CI Ratings said that the ratings are supported by sound public finances, the stable domestic political situation and a high GDP per capita.
Sunday 14, July 2019
CI Ratings (CI) has affirmed its AA- long-term foreign currency rating (LT FCR) and long-term local currency rating (LT LCR) of the UAE, with a stable outlook.
The UAE boasts of strong external accounts, the current account surplus posted a 6.6 per cent of GDP in 2018 as well as 6.8 per cent in 2017 and is projected to remain in surplus—averaging 5.1 per cent of GDP in 2019-21.
The rating agency stated that the ratings reflect the continued strength of the country’s external position which is characterised by the availability of substantial financial assets.
CI said that it expects that the oil rich emirate of Abu Dhabi would be willing to support federal institutions in the unlikely event of financial distress.

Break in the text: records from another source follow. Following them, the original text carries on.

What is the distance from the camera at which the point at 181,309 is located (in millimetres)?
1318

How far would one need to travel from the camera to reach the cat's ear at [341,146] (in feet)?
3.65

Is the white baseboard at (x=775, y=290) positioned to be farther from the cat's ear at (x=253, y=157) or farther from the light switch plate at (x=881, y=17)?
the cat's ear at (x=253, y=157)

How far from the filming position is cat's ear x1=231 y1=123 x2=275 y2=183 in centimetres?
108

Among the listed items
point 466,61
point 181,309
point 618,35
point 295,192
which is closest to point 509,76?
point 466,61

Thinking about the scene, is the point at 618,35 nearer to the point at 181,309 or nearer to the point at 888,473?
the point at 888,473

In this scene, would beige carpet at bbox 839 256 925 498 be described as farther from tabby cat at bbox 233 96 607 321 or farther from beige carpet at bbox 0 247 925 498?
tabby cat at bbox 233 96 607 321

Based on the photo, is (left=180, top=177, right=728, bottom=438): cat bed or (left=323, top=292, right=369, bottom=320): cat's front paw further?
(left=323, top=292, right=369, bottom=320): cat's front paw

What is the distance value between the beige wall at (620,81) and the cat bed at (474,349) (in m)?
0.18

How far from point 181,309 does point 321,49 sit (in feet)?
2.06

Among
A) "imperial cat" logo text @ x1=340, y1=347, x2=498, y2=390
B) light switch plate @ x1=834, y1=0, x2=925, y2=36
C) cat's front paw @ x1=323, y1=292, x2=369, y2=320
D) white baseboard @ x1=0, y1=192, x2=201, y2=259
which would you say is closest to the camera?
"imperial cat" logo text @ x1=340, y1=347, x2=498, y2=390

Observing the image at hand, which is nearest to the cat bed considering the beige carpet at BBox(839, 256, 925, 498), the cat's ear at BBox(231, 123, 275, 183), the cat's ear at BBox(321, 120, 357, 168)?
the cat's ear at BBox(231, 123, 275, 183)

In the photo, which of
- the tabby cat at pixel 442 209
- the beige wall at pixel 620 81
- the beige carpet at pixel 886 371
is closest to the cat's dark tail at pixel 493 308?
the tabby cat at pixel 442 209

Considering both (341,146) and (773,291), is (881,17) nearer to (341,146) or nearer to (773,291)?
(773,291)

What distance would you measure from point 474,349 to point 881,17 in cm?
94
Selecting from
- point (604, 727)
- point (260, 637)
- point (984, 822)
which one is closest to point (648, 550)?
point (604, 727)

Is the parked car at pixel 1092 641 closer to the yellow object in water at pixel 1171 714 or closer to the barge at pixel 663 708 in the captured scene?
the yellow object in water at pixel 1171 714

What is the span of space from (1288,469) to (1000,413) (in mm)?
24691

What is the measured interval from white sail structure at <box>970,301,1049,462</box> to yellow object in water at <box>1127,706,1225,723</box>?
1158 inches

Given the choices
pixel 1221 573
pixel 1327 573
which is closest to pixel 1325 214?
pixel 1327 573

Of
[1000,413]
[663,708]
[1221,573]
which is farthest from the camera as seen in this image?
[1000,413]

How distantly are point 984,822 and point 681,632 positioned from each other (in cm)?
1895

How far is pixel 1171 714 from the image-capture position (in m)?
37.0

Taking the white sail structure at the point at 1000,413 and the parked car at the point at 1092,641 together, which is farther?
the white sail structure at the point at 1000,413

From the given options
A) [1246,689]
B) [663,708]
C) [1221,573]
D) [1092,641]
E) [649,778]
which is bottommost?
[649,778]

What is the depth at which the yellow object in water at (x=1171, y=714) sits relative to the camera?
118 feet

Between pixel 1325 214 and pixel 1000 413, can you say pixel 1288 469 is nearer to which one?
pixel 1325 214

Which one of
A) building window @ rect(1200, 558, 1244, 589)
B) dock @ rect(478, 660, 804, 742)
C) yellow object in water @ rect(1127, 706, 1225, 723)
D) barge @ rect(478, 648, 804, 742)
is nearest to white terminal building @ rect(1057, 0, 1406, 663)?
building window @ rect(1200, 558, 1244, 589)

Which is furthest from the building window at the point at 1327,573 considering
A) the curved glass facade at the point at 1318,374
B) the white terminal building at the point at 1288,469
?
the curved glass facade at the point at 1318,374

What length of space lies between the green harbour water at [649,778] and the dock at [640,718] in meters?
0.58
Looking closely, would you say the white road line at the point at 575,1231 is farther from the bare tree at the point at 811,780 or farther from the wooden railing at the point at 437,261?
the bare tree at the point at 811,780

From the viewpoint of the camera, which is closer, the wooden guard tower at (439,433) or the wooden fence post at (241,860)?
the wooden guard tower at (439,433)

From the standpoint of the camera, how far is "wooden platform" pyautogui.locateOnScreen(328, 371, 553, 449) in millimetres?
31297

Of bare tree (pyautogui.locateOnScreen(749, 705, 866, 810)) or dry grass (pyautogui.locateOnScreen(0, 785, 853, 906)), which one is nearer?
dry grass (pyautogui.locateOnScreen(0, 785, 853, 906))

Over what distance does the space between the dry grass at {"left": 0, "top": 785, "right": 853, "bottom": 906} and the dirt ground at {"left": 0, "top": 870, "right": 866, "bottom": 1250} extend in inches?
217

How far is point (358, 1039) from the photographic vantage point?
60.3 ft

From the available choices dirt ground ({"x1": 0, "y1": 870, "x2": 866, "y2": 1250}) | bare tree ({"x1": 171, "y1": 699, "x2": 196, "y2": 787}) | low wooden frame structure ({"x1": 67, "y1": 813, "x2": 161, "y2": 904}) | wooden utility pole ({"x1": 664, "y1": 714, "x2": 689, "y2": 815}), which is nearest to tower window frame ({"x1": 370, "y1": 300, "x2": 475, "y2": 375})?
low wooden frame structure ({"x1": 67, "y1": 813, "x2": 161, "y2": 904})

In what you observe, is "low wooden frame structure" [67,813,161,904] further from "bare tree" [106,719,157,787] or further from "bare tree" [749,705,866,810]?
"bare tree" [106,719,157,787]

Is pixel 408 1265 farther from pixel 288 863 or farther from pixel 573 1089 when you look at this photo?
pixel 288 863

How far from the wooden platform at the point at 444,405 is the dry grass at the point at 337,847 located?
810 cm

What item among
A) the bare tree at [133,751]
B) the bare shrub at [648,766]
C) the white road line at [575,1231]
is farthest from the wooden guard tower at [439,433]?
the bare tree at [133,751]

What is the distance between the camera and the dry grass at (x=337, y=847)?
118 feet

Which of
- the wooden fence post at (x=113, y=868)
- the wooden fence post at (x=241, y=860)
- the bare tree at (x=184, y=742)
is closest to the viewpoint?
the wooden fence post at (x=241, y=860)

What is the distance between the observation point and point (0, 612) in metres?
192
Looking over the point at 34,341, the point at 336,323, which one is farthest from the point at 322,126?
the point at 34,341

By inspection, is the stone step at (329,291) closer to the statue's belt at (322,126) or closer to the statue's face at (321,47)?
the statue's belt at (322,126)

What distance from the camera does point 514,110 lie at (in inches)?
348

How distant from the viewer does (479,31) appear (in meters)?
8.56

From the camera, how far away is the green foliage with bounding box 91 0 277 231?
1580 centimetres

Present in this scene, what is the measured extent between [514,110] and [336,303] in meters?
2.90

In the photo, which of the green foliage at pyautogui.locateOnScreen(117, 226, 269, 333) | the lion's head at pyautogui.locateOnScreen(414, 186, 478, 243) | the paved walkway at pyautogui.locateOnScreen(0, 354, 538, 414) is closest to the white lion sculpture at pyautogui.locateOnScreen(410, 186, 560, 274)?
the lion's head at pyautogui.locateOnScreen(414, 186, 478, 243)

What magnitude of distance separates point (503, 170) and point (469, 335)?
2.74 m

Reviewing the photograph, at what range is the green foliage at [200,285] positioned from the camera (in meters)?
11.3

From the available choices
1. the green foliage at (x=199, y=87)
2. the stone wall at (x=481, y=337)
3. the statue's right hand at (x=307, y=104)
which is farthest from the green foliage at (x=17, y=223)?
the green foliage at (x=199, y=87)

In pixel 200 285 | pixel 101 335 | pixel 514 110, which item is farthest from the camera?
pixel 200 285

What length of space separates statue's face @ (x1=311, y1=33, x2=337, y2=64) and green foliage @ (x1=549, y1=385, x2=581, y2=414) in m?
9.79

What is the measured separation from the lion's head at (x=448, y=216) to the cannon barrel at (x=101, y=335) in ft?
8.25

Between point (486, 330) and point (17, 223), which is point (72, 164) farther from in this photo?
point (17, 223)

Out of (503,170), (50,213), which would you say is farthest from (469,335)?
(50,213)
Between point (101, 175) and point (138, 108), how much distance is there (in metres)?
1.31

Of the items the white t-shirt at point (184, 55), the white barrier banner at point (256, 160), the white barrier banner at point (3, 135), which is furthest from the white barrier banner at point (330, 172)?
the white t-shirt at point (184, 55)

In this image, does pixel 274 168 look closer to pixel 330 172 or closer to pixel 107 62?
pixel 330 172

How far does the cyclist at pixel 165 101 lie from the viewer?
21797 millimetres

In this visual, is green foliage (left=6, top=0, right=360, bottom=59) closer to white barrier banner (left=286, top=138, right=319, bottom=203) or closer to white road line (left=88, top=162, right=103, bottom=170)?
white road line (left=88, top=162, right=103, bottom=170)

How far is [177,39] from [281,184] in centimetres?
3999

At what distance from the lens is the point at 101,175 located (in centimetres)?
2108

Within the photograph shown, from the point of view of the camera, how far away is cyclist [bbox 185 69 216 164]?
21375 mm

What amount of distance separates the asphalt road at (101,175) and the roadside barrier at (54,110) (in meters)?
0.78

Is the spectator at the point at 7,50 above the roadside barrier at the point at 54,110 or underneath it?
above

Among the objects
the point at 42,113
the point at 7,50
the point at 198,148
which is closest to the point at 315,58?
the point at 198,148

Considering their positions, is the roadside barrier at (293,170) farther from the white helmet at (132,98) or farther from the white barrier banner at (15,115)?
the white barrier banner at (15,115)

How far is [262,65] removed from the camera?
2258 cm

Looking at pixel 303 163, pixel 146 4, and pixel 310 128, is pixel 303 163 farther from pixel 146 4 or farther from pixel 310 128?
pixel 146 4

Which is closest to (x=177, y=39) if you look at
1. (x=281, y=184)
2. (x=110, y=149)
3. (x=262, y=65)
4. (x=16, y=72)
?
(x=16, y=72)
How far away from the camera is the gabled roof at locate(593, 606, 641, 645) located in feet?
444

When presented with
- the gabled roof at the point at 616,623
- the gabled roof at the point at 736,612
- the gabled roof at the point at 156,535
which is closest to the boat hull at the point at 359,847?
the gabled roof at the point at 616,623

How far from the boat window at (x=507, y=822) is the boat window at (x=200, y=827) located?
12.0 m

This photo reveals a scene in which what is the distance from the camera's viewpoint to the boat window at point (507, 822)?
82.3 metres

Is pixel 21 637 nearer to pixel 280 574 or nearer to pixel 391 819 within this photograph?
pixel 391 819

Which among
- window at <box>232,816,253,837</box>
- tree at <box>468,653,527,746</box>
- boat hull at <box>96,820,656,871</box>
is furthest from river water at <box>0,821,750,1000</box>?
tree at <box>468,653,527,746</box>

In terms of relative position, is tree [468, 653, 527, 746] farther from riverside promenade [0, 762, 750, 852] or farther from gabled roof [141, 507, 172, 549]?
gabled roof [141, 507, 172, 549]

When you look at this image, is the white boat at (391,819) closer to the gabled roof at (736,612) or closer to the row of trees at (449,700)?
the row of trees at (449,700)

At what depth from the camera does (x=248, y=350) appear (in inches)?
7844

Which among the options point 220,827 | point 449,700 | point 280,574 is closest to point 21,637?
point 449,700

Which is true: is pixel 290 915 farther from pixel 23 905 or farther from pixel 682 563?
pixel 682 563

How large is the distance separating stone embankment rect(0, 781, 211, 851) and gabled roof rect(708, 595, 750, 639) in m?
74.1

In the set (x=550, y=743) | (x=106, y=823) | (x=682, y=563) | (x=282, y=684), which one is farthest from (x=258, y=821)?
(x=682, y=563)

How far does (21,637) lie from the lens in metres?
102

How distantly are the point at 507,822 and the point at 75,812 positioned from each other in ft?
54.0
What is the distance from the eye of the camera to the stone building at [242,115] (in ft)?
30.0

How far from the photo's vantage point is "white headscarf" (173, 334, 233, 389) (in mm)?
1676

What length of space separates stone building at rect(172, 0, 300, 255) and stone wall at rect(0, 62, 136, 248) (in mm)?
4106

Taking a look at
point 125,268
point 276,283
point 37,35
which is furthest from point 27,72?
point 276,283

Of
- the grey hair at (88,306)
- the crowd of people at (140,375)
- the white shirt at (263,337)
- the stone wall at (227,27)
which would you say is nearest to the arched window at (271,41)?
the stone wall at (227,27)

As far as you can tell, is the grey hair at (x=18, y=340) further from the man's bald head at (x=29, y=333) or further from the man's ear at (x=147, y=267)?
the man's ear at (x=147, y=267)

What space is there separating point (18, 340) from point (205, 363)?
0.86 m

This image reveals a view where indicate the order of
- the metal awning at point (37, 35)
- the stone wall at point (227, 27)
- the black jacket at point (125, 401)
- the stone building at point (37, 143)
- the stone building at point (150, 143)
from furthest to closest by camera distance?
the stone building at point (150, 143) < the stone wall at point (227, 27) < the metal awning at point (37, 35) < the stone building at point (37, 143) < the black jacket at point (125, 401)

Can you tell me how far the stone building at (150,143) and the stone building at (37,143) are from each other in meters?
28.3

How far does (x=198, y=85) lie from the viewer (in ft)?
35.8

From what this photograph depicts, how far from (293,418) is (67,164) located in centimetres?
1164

The UAE’s posted $99.5 billion in official foreign exchange reserves in December 2018 as well as $95.4 billion in December 2017, providing sufficient coverage of short-term external debt on a remaining maturity basis.
Additionally, Abu Dhabi Investment Authority (ADIA) is projected to have around $ 825 billion assets under management (AUM), three times the size of the country’s total external debt as estimated by the International Monetary Fund) and was equivalent to around 194 per cent of GDP in 2018.
The emirates’ real output growth is expected to expand by an average of 3.1 per cent in 2019-21, supported by government infrastructure spending ahead of Dubai’s 2020 World Expo, however, the outlook remains subject to ongoing risks arising from geopolitical uncertainties.
According to CI, the UAE’s sovereign ratings are constrained by the relative dependence on hydrocarbons and budget rigidities, oil and gas accounts for around 40 per cent of consolidated government revenue and for almost one third of GDP.
The ratings are also constrained by geopolitical uncertainties arising from the escalating US-Iran tensions.